**PROBLEM SET**.
• 1. In the water heater guide, what is the most common reason for water heater failure?
• 2. In the water heater guide, rewrite the part that opens with the words "Whether you’re a" and closes with "all year round.", swapping "refresher" for "reminder".
[Opening SELECTED EXTRACT section]
How to Ignite a Pilot Light for Water Heater

In the heart of every home, a reliable water heater ensures a steady supply of warm water for bathing, cleaning, and countless daily tasks. Yet, understanding the intricate process of lighting the pilot light can be a daunting task for many homeowners. Fear not, as our comprehensive guide is here to demystify this essential aspect of home maintenance.

Whether you’re a new homeowner or simply need a refresher, our step-by-step instructions will empower you to confidently light the pilot on your water heater. With clear explanations and safety precautions, we’ll guide you through the process, ensuring your home remains comfortably warm and functional all year round.

Types of Water Heaters Available

A high-efficiency water heater.
Photo Credit: Randy Tucker – A high-efficiency water heater.

We take hot water for granted until one morning when the shower is cold, and no matter how long you run the water, it never heats up.

Hot water heaters are a mainstay of modern civilization. They can be electric, on-demand, or, more likely, natural gas or propane-fueled.

We’re looking at just the propane and natural gas heaters in this article.

How a Water Heater Functions

The main diagram on a water heater.
Photo Credit: Randy Tucker – The main diagram on a water heater.

To function correctly, you only need three things to heat water: the first is a fuel supply, either natural gas or propane. The second is water, either municipal or perhaps from a well, and the third is a water heater.

The first two are obvious. Pay your utility bills, and you have both gas and water, but the third, the heater, can fail for a variety of reasons.

The most common reason for water heater failure is a pilot light failure. The pilot light runs on a very small amount of gas, keeping a small flame lit in anticipation of the heater calling for more gas when the thermocouple reaches the lower limit.

The gas fires the boiler, the water heats, and when it hits the upper limit, the thermocouple turns off the flow. It’s a simple, closed-loop system until it’s not.

Water heaters all operate in a similar fashion, but they don’t always relight a pilot light the same way, and the controls adjusting temperature can be very different.

The instructions for operating your heater are on the side of it in a clearly delineated decal.

Instructions For Relighting a Pilot Light

The diagnostic chart on a water heater
Photo Credit: Randy Tucker – The diagnostic chart on a water heater.

Another set of instructions for the initial lighting of the heater or for relighting it if the gas is interrupted is also found on the side of the tank, usually near the control mechanism on the bottom.

In between the gas line fueling the heater and the thermocouple calling for more or less gas is the control box.
[Closing SELECTED EXTRACT section]
[Opening DATA TO EXAMINE section]
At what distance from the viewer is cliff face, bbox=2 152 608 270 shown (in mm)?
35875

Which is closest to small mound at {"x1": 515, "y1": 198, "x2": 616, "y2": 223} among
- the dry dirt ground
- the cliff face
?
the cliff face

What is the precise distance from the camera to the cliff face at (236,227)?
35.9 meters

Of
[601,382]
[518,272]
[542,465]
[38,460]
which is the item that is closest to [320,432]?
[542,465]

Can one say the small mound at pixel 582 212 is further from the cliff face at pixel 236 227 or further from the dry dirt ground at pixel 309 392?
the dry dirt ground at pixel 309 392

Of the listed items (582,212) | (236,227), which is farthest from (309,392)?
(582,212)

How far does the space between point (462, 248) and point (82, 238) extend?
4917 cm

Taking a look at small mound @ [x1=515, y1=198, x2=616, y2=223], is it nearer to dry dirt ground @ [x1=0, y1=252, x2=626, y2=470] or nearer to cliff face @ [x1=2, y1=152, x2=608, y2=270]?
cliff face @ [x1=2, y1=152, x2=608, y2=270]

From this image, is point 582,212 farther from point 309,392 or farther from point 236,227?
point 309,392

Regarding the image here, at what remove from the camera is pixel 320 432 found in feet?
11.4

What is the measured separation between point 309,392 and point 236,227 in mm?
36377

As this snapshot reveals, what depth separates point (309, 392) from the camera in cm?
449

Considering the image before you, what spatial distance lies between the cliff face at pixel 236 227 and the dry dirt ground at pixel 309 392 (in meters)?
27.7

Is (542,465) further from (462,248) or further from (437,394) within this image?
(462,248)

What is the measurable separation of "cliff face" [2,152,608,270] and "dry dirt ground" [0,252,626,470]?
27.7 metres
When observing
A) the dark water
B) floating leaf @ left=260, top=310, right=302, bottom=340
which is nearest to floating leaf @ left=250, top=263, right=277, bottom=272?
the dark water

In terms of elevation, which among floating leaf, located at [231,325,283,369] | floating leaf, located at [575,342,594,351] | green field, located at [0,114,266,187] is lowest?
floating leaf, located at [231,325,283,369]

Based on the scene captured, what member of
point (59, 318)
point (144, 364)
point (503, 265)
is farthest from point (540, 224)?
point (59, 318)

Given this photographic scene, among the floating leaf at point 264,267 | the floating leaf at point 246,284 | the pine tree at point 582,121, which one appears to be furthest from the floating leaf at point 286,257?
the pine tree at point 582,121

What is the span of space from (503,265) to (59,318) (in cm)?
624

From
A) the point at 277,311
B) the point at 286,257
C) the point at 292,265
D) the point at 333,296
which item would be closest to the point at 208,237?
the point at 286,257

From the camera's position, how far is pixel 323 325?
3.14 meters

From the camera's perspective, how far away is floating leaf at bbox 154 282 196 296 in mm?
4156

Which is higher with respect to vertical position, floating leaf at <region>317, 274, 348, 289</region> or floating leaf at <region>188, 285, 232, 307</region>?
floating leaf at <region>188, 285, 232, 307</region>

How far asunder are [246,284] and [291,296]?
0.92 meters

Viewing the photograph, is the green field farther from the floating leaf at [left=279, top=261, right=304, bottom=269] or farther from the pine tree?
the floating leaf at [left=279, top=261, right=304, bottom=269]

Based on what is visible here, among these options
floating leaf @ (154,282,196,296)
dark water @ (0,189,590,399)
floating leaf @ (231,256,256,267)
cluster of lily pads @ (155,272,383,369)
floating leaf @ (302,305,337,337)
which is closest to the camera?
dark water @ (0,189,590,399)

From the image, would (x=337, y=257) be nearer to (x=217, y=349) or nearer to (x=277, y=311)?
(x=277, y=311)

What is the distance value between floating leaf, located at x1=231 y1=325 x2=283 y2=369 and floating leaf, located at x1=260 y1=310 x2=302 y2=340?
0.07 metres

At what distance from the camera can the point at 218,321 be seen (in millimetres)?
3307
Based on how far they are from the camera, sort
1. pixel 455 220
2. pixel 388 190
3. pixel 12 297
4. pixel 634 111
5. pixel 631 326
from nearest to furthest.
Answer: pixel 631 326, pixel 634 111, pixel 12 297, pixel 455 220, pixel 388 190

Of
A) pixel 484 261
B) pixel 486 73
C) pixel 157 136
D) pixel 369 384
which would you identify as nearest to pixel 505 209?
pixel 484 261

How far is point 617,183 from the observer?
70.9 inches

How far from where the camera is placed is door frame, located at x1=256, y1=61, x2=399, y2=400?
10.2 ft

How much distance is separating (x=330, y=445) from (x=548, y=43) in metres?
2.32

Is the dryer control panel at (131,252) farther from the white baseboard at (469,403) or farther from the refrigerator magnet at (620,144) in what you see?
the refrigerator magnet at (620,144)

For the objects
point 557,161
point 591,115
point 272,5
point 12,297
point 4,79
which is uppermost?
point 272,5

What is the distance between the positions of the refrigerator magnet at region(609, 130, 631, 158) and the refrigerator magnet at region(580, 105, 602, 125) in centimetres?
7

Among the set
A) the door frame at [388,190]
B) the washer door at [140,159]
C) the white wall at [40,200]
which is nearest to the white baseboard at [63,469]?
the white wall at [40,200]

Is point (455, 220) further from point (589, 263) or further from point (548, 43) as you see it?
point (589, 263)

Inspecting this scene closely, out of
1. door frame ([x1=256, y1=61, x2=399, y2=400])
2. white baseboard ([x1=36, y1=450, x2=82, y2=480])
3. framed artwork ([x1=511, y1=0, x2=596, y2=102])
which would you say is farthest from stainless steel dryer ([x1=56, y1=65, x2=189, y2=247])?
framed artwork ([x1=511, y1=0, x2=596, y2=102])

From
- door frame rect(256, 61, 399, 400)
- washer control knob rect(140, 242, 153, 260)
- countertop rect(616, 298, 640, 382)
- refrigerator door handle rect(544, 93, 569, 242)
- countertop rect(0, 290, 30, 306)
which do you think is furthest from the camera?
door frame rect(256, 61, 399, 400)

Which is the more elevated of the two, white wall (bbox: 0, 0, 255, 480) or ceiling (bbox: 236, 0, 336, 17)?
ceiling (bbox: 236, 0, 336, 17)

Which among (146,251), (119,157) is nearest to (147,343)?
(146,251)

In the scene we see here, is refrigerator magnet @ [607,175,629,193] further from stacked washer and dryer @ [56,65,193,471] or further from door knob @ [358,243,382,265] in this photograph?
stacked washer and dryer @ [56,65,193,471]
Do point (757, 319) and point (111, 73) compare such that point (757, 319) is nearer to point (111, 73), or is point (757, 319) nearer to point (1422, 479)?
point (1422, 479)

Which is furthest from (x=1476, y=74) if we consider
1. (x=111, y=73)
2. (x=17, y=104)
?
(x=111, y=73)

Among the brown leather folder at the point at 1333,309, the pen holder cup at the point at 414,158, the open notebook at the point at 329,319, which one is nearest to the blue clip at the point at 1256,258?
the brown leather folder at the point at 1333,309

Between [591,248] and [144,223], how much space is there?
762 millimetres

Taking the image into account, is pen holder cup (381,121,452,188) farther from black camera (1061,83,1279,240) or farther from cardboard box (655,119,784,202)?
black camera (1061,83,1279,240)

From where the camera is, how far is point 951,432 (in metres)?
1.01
[Closing DATA TO EXAMINE section]
[Opening DATA TO EXAMINE section]
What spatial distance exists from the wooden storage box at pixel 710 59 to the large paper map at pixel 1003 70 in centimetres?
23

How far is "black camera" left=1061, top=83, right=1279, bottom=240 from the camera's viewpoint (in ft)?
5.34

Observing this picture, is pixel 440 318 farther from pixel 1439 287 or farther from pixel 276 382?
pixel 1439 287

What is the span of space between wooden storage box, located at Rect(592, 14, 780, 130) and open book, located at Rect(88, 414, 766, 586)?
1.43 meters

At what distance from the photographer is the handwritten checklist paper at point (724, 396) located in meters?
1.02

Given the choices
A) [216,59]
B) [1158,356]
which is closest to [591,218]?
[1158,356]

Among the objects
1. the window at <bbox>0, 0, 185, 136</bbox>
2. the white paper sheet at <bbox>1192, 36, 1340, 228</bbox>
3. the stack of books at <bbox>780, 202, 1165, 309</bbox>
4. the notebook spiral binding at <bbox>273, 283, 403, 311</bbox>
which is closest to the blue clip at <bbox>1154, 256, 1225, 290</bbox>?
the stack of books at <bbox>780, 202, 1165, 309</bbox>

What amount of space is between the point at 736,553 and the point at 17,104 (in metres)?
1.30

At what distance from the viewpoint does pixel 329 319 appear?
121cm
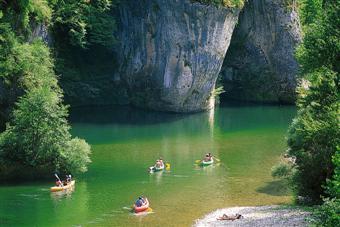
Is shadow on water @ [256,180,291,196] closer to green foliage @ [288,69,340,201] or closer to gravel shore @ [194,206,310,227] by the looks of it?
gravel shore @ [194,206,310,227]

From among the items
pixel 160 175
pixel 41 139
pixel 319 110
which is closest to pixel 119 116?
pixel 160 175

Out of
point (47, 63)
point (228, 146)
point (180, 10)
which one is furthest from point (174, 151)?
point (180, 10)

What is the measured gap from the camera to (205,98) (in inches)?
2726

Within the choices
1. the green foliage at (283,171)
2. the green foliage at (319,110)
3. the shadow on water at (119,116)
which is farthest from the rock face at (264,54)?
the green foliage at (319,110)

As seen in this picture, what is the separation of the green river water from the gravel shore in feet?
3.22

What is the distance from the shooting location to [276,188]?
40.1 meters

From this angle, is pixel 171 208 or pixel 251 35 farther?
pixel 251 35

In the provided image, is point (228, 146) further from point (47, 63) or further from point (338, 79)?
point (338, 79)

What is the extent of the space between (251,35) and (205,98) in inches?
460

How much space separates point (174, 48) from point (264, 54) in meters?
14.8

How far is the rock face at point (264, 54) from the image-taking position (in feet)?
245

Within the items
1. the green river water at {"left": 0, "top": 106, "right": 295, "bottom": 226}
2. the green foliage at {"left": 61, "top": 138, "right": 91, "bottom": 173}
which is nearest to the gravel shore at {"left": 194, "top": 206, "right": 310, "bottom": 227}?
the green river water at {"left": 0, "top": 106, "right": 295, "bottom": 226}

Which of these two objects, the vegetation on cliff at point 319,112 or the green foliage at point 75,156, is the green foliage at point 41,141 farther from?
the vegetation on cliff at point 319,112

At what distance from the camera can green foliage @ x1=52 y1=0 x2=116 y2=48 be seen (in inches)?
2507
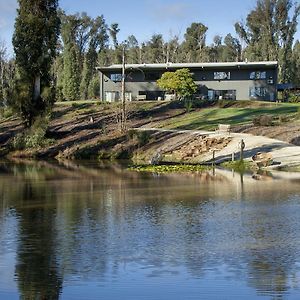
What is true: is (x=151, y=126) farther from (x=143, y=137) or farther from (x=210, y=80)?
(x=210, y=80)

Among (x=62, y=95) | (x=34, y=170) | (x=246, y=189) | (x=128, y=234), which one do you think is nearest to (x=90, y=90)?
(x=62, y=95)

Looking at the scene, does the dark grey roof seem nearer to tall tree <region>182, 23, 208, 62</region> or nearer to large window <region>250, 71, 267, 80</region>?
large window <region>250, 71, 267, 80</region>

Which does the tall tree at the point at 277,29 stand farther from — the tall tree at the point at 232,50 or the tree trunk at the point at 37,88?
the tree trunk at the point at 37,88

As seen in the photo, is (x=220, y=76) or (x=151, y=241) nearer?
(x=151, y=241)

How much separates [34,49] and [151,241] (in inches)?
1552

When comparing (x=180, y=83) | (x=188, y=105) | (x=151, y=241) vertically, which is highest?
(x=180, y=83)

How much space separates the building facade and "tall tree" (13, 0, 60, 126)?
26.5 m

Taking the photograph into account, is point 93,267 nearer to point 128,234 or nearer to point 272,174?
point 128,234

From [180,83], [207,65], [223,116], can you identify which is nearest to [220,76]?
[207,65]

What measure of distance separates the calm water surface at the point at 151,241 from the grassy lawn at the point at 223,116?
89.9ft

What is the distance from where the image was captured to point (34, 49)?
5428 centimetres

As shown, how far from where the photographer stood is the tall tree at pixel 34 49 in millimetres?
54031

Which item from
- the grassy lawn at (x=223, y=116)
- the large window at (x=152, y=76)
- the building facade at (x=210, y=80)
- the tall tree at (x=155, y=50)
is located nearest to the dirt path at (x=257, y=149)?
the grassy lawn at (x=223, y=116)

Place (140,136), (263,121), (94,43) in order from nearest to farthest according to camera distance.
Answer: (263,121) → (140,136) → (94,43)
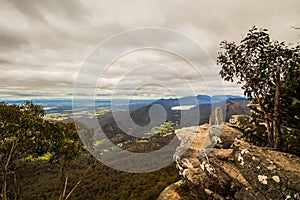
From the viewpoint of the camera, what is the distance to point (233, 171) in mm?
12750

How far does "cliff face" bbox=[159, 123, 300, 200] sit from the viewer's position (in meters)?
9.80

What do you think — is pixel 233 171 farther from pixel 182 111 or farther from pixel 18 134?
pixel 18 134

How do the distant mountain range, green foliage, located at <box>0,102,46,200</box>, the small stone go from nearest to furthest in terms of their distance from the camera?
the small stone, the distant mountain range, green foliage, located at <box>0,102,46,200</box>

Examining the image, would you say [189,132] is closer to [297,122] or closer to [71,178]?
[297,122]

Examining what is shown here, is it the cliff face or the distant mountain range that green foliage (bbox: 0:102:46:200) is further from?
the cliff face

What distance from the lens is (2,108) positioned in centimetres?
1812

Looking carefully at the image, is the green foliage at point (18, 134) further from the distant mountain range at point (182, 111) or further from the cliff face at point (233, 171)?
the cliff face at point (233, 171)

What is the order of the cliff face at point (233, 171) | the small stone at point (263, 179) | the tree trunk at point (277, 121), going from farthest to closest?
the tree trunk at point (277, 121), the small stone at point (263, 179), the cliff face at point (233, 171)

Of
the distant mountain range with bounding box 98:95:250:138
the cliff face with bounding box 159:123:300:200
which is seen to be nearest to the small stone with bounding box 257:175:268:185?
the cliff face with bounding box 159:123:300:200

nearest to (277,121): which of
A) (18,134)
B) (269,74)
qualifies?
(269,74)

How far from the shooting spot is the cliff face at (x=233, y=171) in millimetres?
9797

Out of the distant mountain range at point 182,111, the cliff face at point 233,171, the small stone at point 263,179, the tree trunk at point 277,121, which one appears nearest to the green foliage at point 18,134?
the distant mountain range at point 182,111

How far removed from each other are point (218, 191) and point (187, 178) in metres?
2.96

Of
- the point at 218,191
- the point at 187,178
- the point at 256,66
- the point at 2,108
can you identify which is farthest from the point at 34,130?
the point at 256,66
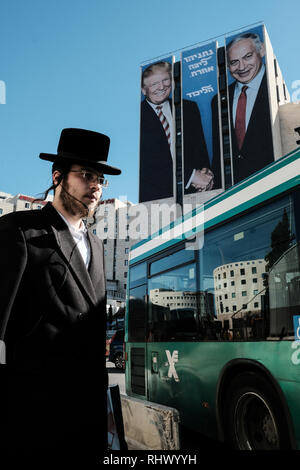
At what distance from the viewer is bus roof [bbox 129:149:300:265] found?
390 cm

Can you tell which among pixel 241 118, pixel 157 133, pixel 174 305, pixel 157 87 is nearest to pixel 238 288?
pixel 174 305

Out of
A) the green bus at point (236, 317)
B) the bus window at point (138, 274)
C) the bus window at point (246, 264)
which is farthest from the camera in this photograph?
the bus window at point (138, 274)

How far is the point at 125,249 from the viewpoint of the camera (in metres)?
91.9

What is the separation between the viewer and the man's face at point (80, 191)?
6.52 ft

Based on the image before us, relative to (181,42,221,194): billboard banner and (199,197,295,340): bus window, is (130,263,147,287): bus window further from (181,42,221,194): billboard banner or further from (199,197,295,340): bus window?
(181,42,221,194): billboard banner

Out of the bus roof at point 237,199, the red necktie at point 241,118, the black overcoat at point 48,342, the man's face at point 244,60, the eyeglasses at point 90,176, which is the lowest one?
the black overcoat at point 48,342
[Closing DATA TO EXAMINE section]
**ANSWERS BY TASK**.
• 1. A pilot light failure.

• 2.
Whether you’re a new homeowner or simply need a reminder, our step-by-step instructions will empower you to confidently light the pilot on your water heater. With clear explanations and safety precautions, we’ll guide you through the process, ensuring your home remains comfortably warm and functional all year round.